Collected data entries:
☆ ☆ ☆
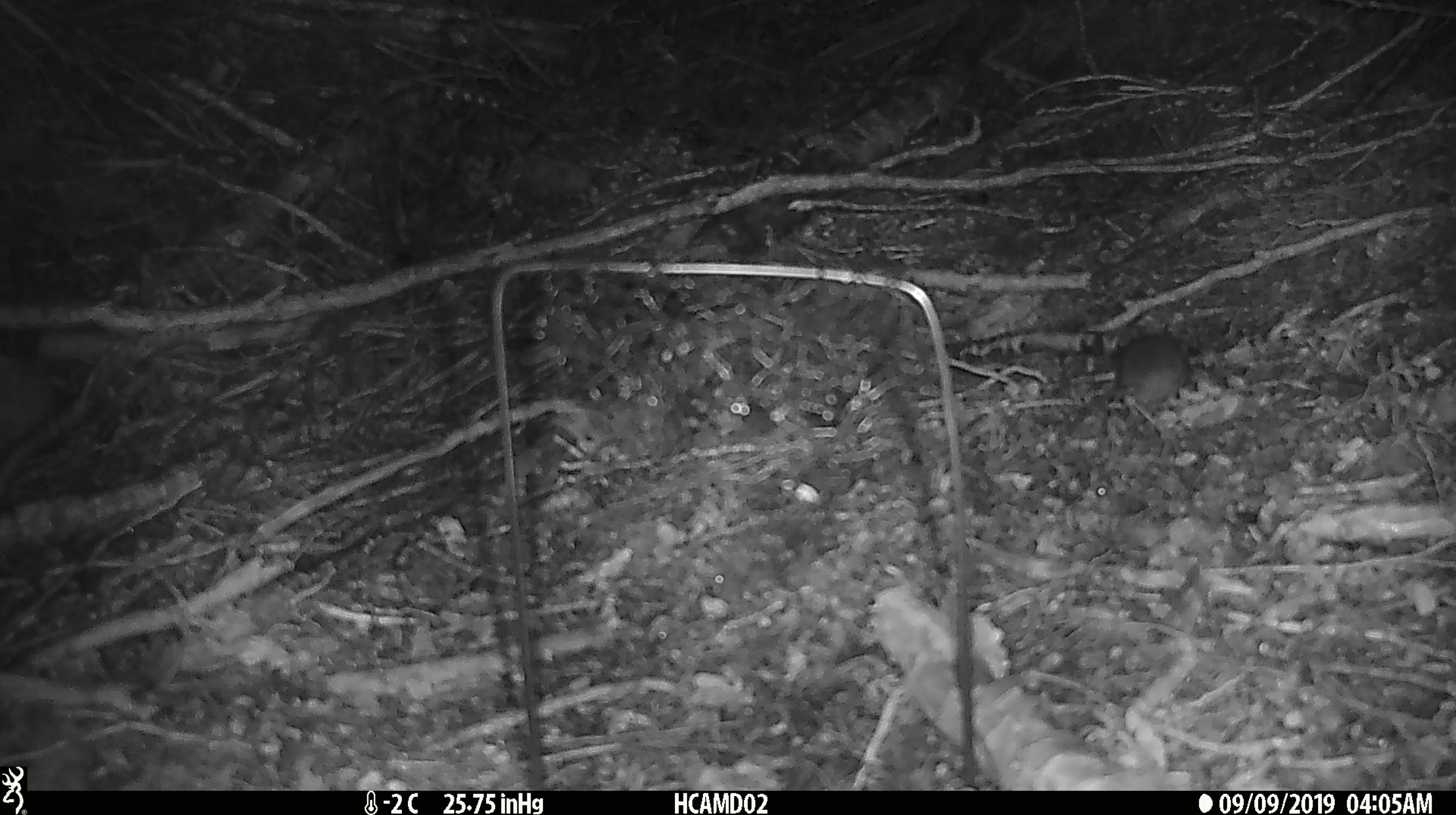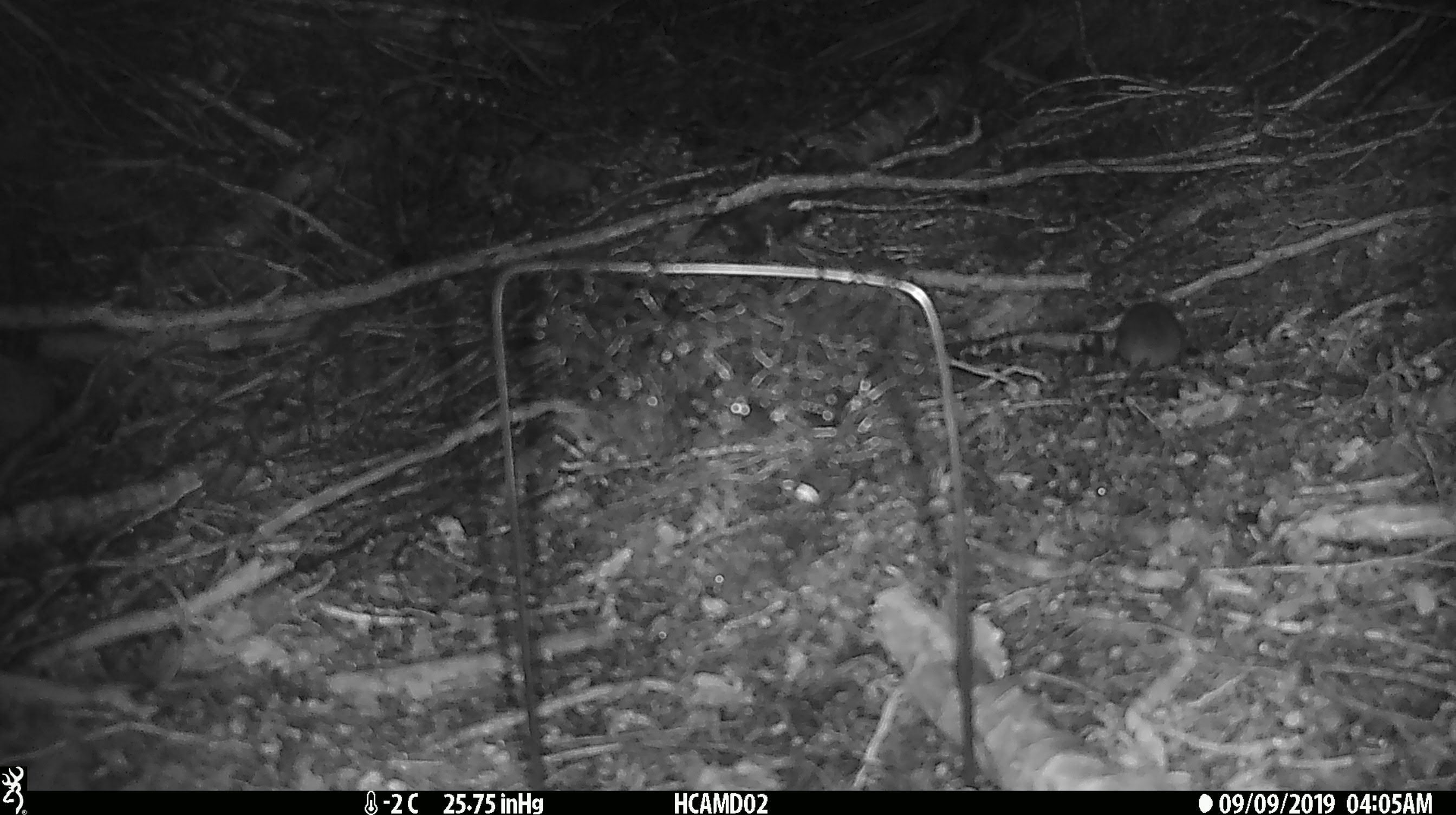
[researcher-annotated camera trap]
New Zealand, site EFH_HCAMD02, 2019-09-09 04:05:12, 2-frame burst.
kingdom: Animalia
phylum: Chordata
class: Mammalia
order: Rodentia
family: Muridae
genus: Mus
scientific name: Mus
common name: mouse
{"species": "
☆ ☆ ☆
**Task description**
Please, without any pictures, retype the records exactly as they appear.

**Solved problem**
[researcher-annotated camera trap]
New Zealand, site EFH_HCAMD02, 2019-09-09 04:05:12, 2-frame burst.
kingdom: Animalia
phylum: Chordata
class: Mammalia
order: Rodentia
family: Muridae
genus: Mus
scientific name: Mus
common name: mouse
{"species": "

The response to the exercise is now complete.